DOCUMENT SEGMENT:
○ ○ ○ ○ ○ ○ ○

So then I am constantly pitted against death, but in futility, because I know death will win anyway.
If not, the 80year old should be even better looking and stronger than the 20year old.
Life works in a way where growth peaks at 25 and then starts waning, for the physical body atleast.
Thereafter there probably is still growth at all other levels I'd think.
Everytime I see ppl enjoying/building/growing their lives and becoming more and more, I feel my own powerlessness more in contrast. 
I feel my own impotence, where I cannot sustain an agni to maintain anything let alone grow it and invest/commit to it, and give any level of permanence or sustainability to it.
My soul is so old and so weary, it is at its death bed, in its last rites stage.
I don't know what time will do to me next.
Because death is something I do not control, unlike the becoming that is life.
I don't know what tortures/pains/debilities/dependencies it may bring, because the part of me that wants to live will resist it tooth and nail, I already know.
Any debility I get, means my dependence on others will increase, and that sets the stage for terrible relations because I've already seen how unwilling others are to serve an other.
Now that I find myself already into the body, there is no way out until this life runs its course.
Hope I do not take another body, because that would be a real struggle again just like this lifetime, a hand to mouth existence, I'd probably die very early if I come again next time, like how some children die when they are 4 or 5 itself because their prarabdha karma was finished here.

○ ○ ○ ○ ○ ○ ○

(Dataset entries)
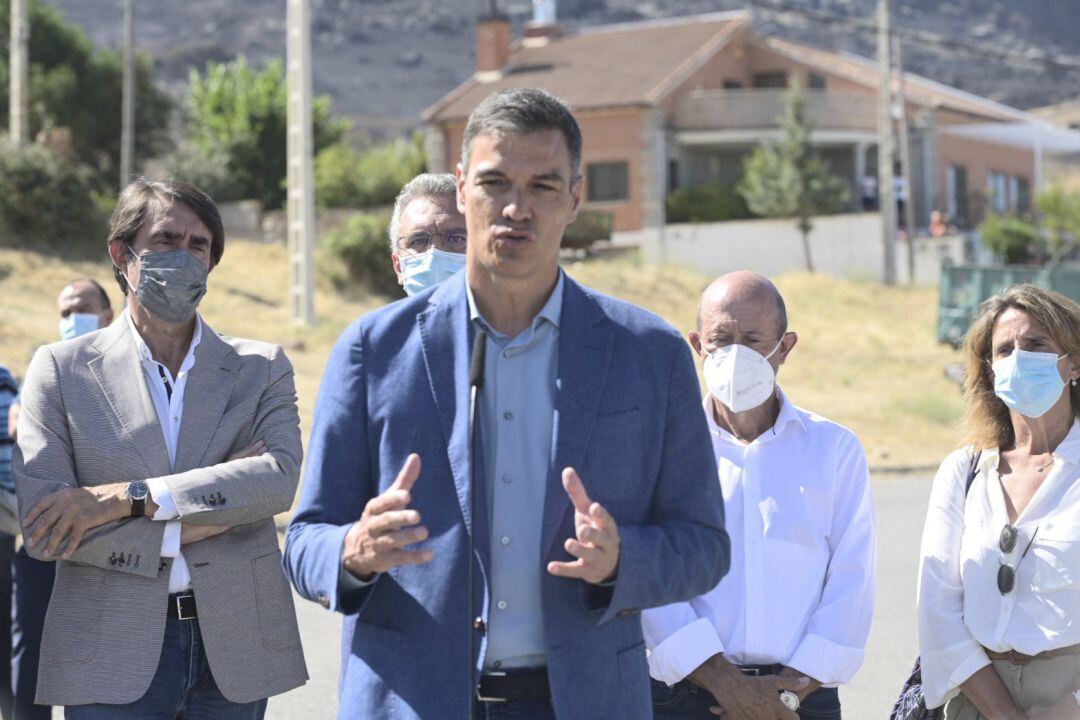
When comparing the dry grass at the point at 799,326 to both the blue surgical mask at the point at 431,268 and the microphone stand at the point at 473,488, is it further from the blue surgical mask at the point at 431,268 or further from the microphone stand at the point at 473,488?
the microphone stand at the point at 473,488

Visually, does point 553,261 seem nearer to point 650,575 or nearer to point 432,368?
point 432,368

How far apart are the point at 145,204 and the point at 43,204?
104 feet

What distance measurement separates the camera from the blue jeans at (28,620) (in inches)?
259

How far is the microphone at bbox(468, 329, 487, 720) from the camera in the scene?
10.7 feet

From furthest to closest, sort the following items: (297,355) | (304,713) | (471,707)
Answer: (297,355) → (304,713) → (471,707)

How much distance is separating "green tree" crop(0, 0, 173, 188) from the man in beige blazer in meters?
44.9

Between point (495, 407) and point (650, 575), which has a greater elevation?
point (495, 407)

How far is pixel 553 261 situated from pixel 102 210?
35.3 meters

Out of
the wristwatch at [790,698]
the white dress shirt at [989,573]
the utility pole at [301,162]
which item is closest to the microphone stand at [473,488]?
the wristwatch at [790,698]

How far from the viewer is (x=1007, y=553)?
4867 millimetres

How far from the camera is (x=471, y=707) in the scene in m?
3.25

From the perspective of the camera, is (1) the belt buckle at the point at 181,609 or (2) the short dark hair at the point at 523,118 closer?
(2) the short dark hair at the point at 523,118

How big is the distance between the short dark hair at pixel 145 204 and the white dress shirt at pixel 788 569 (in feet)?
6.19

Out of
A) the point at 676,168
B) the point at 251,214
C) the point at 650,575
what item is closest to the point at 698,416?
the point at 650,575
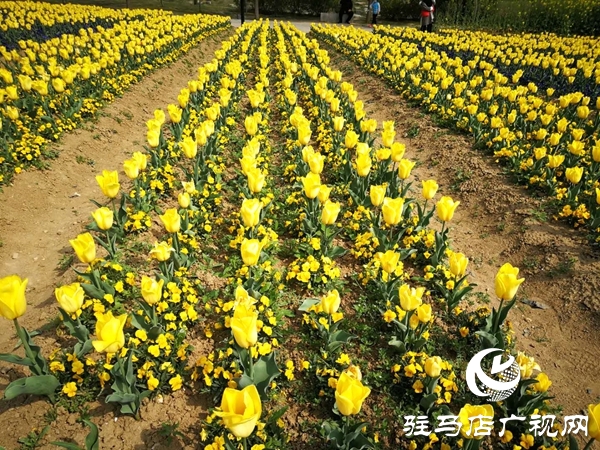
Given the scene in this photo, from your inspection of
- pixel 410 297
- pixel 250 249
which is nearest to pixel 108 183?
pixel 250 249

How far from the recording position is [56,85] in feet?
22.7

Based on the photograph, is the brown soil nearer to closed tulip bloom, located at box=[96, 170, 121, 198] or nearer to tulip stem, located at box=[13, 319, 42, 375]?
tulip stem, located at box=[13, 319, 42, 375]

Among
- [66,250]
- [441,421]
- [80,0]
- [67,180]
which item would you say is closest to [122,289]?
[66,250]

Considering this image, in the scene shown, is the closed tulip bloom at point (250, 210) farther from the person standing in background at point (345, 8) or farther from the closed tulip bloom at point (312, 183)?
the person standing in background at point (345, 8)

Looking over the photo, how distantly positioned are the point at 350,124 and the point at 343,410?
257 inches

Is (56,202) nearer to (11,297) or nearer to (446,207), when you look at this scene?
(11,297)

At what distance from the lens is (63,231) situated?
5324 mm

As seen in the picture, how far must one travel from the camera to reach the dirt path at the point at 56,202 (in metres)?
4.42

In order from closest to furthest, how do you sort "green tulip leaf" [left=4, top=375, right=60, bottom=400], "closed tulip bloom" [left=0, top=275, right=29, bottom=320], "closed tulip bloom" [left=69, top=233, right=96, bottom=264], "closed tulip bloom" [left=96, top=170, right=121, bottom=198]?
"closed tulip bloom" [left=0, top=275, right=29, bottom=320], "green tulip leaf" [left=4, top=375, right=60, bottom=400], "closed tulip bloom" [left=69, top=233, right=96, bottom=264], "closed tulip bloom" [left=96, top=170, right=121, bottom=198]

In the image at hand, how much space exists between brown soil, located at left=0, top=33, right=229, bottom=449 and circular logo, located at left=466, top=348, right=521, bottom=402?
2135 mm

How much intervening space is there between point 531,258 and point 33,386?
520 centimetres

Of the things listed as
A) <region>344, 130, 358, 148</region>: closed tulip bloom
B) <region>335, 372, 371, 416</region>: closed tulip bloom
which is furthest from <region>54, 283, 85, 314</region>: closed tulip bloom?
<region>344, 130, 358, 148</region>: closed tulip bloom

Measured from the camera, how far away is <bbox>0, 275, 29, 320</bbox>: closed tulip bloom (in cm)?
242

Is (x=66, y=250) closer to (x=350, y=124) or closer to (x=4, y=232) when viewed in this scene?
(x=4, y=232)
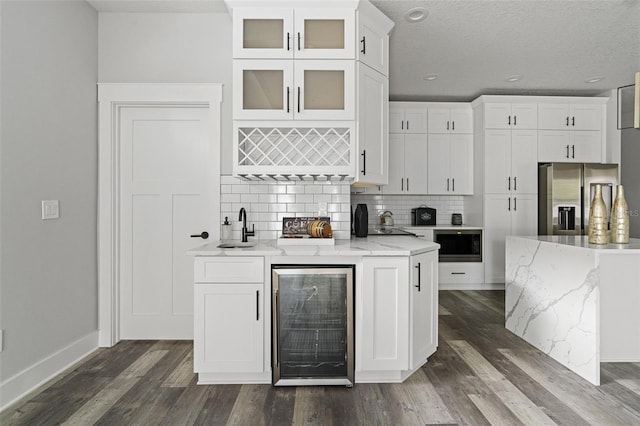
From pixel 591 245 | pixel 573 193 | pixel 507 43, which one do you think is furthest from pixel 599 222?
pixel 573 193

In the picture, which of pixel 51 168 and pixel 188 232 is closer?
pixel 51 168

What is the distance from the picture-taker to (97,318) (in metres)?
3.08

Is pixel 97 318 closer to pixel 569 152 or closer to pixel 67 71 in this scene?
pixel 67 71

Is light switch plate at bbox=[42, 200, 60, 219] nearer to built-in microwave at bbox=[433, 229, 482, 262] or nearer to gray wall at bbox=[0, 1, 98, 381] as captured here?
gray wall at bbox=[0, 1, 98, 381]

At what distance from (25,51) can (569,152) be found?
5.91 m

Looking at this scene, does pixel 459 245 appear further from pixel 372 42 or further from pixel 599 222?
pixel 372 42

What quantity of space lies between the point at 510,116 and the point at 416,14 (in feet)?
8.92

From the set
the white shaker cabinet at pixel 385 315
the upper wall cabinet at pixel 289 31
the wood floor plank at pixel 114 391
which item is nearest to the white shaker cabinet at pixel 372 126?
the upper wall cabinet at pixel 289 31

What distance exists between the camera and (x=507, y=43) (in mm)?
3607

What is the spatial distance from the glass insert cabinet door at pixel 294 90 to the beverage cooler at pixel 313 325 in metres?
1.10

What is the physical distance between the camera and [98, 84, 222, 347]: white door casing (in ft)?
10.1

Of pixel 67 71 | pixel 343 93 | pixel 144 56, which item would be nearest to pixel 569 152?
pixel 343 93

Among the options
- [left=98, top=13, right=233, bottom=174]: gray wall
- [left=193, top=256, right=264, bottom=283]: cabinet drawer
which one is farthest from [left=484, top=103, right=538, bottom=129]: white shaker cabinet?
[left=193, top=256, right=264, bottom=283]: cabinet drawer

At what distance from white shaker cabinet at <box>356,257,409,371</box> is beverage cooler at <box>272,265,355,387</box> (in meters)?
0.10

○ ○ ○ ○ ○ ○ ○

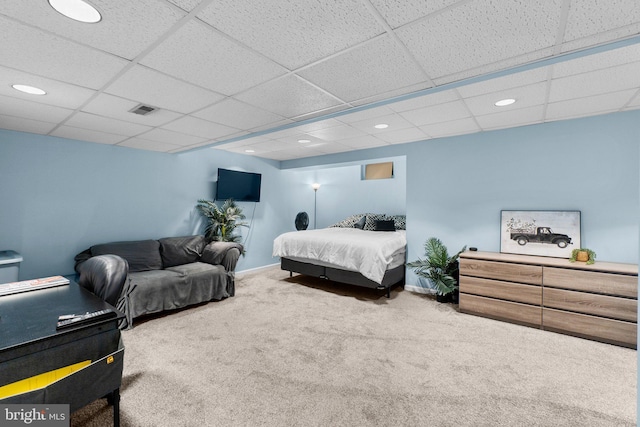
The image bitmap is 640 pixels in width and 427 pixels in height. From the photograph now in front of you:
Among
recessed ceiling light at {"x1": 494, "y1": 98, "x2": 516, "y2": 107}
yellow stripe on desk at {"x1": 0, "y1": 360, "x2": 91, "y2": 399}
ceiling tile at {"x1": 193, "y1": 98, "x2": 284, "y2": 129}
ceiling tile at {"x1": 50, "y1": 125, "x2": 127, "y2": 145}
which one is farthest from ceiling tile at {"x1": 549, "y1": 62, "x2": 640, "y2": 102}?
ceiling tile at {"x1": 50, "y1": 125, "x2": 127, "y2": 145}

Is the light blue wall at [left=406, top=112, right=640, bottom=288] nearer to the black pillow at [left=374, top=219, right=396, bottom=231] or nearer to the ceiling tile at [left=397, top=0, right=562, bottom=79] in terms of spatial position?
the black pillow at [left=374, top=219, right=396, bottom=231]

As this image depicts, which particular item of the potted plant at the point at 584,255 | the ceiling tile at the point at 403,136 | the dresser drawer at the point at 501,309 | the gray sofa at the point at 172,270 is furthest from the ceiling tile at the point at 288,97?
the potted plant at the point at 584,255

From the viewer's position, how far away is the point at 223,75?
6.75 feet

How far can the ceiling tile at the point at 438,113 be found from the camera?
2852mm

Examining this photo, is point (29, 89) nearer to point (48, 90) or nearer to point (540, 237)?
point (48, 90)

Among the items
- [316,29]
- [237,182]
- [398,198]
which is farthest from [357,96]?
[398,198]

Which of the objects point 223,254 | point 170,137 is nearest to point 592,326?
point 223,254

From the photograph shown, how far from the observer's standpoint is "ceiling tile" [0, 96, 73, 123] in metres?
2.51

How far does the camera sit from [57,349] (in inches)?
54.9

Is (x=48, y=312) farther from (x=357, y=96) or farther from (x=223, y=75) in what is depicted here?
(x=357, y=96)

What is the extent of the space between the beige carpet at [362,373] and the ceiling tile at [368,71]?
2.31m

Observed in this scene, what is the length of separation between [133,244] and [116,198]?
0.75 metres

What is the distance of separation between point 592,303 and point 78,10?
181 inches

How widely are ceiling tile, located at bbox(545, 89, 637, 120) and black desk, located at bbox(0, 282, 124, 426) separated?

○ ○ ○ ○ ○ ○ ○

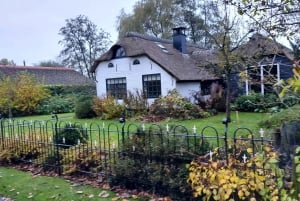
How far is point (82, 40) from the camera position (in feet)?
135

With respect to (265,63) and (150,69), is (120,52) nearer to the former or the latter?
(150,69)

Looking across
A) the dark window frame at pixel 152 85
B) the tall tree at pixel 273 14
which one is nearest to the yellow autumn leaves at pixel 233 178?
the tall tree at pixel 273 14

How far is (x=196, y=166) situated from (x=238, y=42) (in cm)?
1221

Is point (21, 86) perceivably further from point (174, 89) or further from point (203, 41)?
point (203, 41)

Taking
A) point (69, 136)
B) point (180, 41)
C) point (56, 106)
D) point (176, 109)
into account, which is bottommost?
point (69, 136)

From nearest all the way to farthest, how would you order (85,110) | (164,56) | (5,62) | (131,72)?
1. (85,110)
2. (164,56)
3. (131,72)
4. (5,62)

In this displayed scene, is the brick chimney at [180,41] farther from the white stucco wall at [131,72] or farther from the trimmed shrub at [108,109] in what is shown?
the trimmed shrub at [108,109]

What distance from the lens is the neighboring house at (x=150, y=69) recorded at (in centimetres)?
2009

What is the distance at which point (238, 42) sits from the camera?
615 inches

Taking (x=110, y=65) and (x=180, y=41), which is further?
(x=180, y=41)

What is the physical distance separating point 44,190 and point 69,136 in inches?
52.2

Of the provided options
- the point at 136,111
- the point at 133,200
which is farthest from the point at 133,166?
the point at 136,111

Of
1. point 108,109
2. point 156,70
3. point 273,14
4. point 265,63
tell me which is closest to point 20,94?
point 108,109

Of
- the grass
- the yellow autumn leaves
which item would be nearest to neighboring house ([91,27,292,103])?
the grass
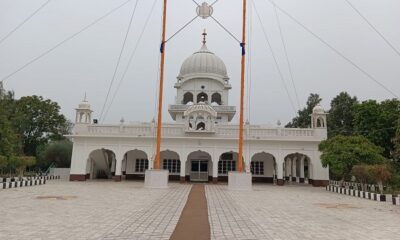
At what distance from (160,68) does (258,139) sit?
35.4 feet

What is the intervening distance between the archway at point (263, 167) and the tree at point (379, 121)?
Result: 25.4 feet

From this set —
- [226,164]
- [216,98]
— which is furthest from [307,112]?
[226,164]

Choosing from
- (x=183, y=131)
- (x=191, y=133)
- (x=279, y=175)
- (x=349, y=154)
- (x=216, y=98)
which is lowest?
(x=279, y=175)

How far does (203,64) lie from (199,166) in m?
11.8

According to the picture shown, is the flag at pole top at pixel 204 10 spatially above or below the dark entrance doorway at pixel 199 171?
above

○ ○ ○ ○ ○ ○ ○

THINGS TO DO:
1 - Answer these from the passage on death and aging:
(a) At what age does the passage say growth peaks for the physical body?
(b) According to the passage, what will increase with any debility the writer gets?
(c) At what ages does the passage say some children die?
2 - Translate this sentence from the passage on death and aging into Spanish: "I don't know what time will do to me next."
3 - Write what comes next in the passage on death and aging, continuing from its final sentence.

ANSWERS BY ITEM:
1 -
(a) 25
(b) The writer's dependence on others
(c) 4 or 5

2 - No sé qué me hará el tiempo a continuación.

3 -
It is a bit reassuring, if I think that death will happen naturally once my prarabdha is finished, that is whatever I am meant to experience for this timeline.
I do not see any other option for me, but to worship death, and interpret every death/loss as a gain rather than as a loss.
From a worldly perspective, I am just a crumbling derelict abandoned castle, now home to just cobwebs, insects, birds, animals, trees, moss, with nature slowly consuming the whole structure back into itself. I am like an archeological site of ruins.
Others would say, I am "RUINED". That is the best description from the worldly perspective.
Death brings the ultimate disillusionment, it is like the greatest secret of existence, and can change everything inside-out when contemplated on.
I feel separated, abandoned, forsaken, left alone to die - by the whole of existence.
Others just do things for me with unwillingness resistance and do so minimally.
It is pretty much the opposite of receiving love.
I only receive spite pity hostility resentment, with ppl seeing me as a burden, something to be dispensed away with, cast away, cast aside.
Nothing here desires me, wants me, needs me, and so on.
Except for blind biological forces that bind a mother and father to a child etc. I have only those unconscious love forces supporting me.
But consciously I am disliked by all.
I would have to take a blind leap of faith to leave this place, in spite of my mind and all past experience telling me that I'd just be lost in a sea of psychosis outside.
My issue is not with any one person or other, but with my whole global situation.
My existential situation is like a 95year old living another 5 years till 100 before he is to pass away.
Just counting the days, passing the days, doing the little that is possible within one's power.
It is as if death has consumed most of me, and there is just a little left before I am all gone, similar to a 95year old person.
What can he do on earth at that age besides just living day to day and waiting for his exit ticket.
The same nature is very generous to the youth and cruel to the old.
What you get just depends on what station you are in.
Everyone has to go through everything though, there is a time for everyone.
This is my time for this.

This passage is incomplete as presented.